Dr. B. and his staff know I don’t do well with waiting. After I saw the results of the sentinel node biopsy last week and called to find out what it meant, Nurse Becky moved my appointment up from today to last Friday. Then Friday morning she called to let me know there’d been a cancellation half an hour before my appointment. “I thought of you immediately,” she said. Did I want it?
Yes, yes I certainly did.
The good news is that my breast is c-free. That bad news is that c was present in the sentinel node. It’s uncertain if it’s spread further. Tomorrow I meet with Dr. S., my oncologist, to figure out what’s next. One of the first things that Dr. B. said to me was that I did NOT make the wrong decision by choosing a lumpectomy after a mastectomy. I had wondered, of course. Said to Jim shortly after seeing the chart that maybe I should have gotten it lopped off.
I shouldn’t have. Even if I had gotten the whole kit and kaboodle removed the lymph nodes would still be there, and that’s where they discovered the interloper had found another home. Hiding. Burrowing. Spreading? We don’t know. I have to wait to find out.
The cumulative stress is starting to get to me. On its own the uncertainty and fear would be enough to make my generally sunny disposition cloud over. It’s compounded by the stress of COVID and my fear for my country. Plus I have some pain – not much, but some – at the site of the lumpectomy and biopsy and I’m unable to do the things I want to do. I had begun working out with my TRX system. Can’t do that for awhile. I’m finally able to go for walks now, but we can’t go on the Prairie Trail because too many runners and cyclists don’t wear masks and I am now an immunocompromised person. I can’t go the grocery store for the same reason (I could, but Jim won’t have it). Instead, I have to wait until my body heals so that I can build its strength, and I have to wait until I can put away the iron skillet because right now even that is too heavy.
Are you getting depressed reading this? I am. I’m also done with it. I’m not going to feel this way.

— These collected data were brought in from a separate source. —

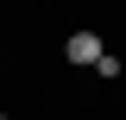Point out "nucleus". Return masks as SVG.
Returning <instances> with one entry per match:
<instances>
[{
  "label": "nucleus",
  "instance_id": "f257e3e1",
  "mask_svg": "<svg viewBox=\"0 0 126 120\" xmlns=\"http://www.w3.org/2000/svg\"><path fill=\"white\" fill-rule=\"evenodd\" d=\"M107 38H101V32L94 25H76V32H63V63H69V70H94V63L107 57Z\"/></svg>",
  "mask_w": 126,
  "mask_h": 120
},
{
  "label": "nucleus",
  "instance_id": "f03ea898",
  "mask_svg": "<svg viewBox=\"0 0 126 120\" xmlns=\"http://www.w3.org/2000/svg\"><path fill=\"white\" fill-rule=\"evenodd\" d=\"M94 82H120V76H126V57H120V51H107V57H101V63H94Z\"/></svg>",
  "mask_w": 126,
  "mask_h": 120
},
{
  "label": "nucleus",
  "instance_id": "7ed1b4c3",
  "mask_svg": "<svg viewBox=\"0 0 126 120\" xmlns=\"http://www.w3.org/2000/svg\"><path fill=\"white\" fill-rule=\"evenodd\" d=\"M0 120H6V114H0Z\"/></svg>",
  "mask_w": 126,
  "mask_h": 120
}]
</instances>
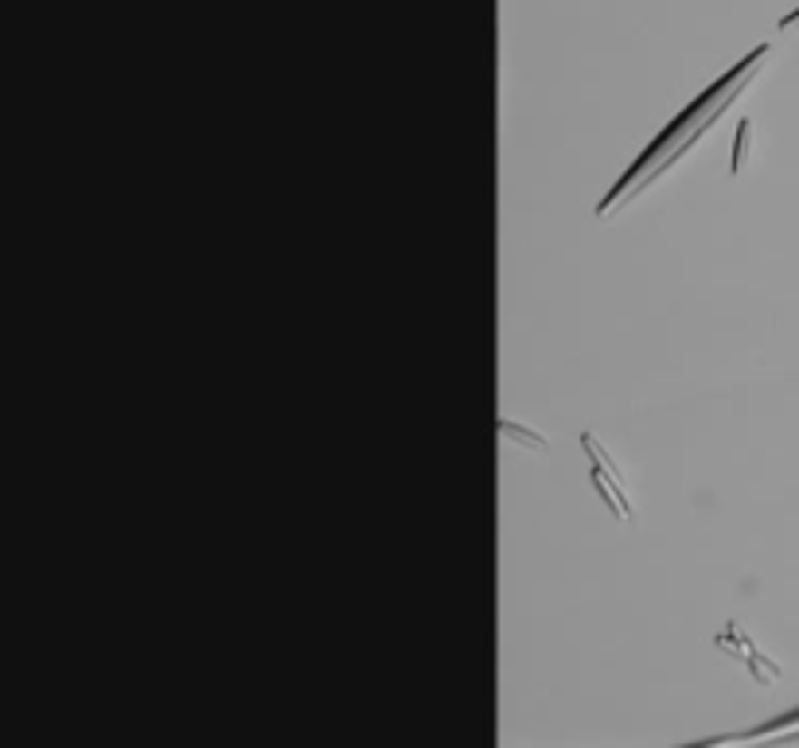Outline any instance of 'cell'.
I'll return each instance as SVG.
<instances>
[{"label": "cell", "instance_id": "1", "mask_svg": "<svg viewBox=\"0 0 799 748\" xmlns=\"http://www.w3.org/2000/svg\"><path fill=\"white\" fill-rule=\"evenodd\" d=\"M768 55H772V47H768V44H765V47H756L749 59H741V63H737V71H729V74L722 78V83L706 90V94H702L698 102H694V106H690L687 113H678V117H675V125L667 129V133H663L659 141H655L644 156H639V164L632 168V172H628V176L617 183V188H612V195H609L605 203H600V211H597V215L605 219V215L612 211V207L628 203L636 191L651 188V183L659 180V176L671 172V164H678V160H683V156L694 149V144H698L706 133H710V125L717 121V117H722V110H729L733 102L741 98L745 83H753V78L761 74V67H765V59H768Z\"/></svg>", "mask_w": 799, "mask_h": 748}, {"label": "cell", "instance_id": "2", "mask_svg": "<svg viewBox=\"0 0 799 748\" xmlns=\"http://www.w3.org/2000/svg\"><path fill=\"white\" fill-rule=\"evenodd\" d=\"M714 643H717V647H722V651H729L737 663L749 666V675H753L756 682H761V686H772V682H780V678H784L780 666L772 663L768 655H761V647H756V643H753L749 636H745L737 624H729L722 636H714Z\"/></svg>", "mask_w": 799, "mask_h": 748}, {"label": "cell", "instance_id": "3", "mask_svg": "<svg viewBox=\"0 0 799 748\" xmlns=\"http://www.w3.org/2000/svg\"><path fill=\"white\" fill-rule=\"evenodd\" d=\"M772 737H799V710L772 721L765 729H753V733H737V737H722V744H756V741H772Z\"/></svg>", "mask_w": 799, "mask_h": 748}, {"label": "cell", "instance_id": "4", "mask_svg": "<svg viewBox=\"0 0 799 748\" xmlns=\"http://www.w3.org/2000/svg\"><path fill=\"white\" fill-rule=\"evenodd\" d=\"M581 449H585V456H589V461H593L597 468H605L612 480H617V483H624V488H628V480H624V468H620L617 461H612V456H609V449H605V444H600V441L593 437V432H581Z\"/></svg>", "mask_w": 799, "mask_h": 748}, {"label": "cell", "instance_id": "5", "mask_svg": "<svg viewBox=\"0 0 799 748\" xmlns=\"http://www.w3.org/2000/svg\"><path fill=\"white\" fill-rule=\"evenodd\" d=\"M500 432H503V437H511L515 444H522V449H531V452H542V456L550 452V441L542 437L539 429H527V425L507 422V417H503V422H500Z\"/></svg>", "mask_w": 799, "mask_h": 748}, {"label": "cell", "instance_id": "6", "mask_svg": "<svg viewBox=\"0 0 799 748\" xmlns=\"http://www.w3.org/2000/svg\"><path fill=\"white\" fill-rule=\"evenodd\" d=\"M753 141H756V129H753L749 117H745V121L737 125V141H733V176L745 172V160H749V152H753Z\"/></svg>", "mask_w": 799, "mask_h": 748}, {"label": "cell", "instance_id": "7", "mask_svg": "<svg viewBox=\"0 0 799 748\" xmlns=\"http://www.w3.org/2000/svg\"><path fill=\"white\" fill-rule=\"evenodd\" d=\"M795 24H799V8H795V12H788V16H784V20H780V32H788V28H795Z\"/></svg>", "mask_w": 799, "mask_h": 748}]
</instances>
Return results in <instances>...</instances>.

That’s why I write. This is what I do. I get out all the crap, all the anger, all the fear, all the frustration, and then I move on. Well, not all of it. Those emotions have been building up and the reason for them is still there, so I expect this angst to return. But that’s OK, because I know how to cope with it, with all of it. I know what I need to do. My fingers are spigots and I need to spit out everything I’m feeling. I can’t hold it in. To do so is to invite implosion.
I said to a friend the other day that I’m beginning to feel like this is, that “c” may be, a blessing. That’s a thought I’ll revisit another time, because today I’m struggling with that idea, although there is so very much for which I’m grateful. The outpouring of love and support I’ve received is beyond anything I would have imagined (if I’d ever imagined I’d be so desperately in need of it, which I hadn’t). The kindness, the absolute and unconditional abundance of kindness has given me so much hope. It’s been proof positive of the goodness of people, proof positive that my optimism is warranted. When too many fail to hide their evil thoughts and it seems that civility and kindness is disappearing, to be the recipient of so many active displays of love is a gift. And I hope that everyone who has interacted is seeing the kindness of others and is also uplifted.
One thing I don’t have to wait for is that love, that kindness, that support. When I share my struggles and hopes and immediately see words of encouragement, I feel such gratitude. It’s the best possible form of instant gratification.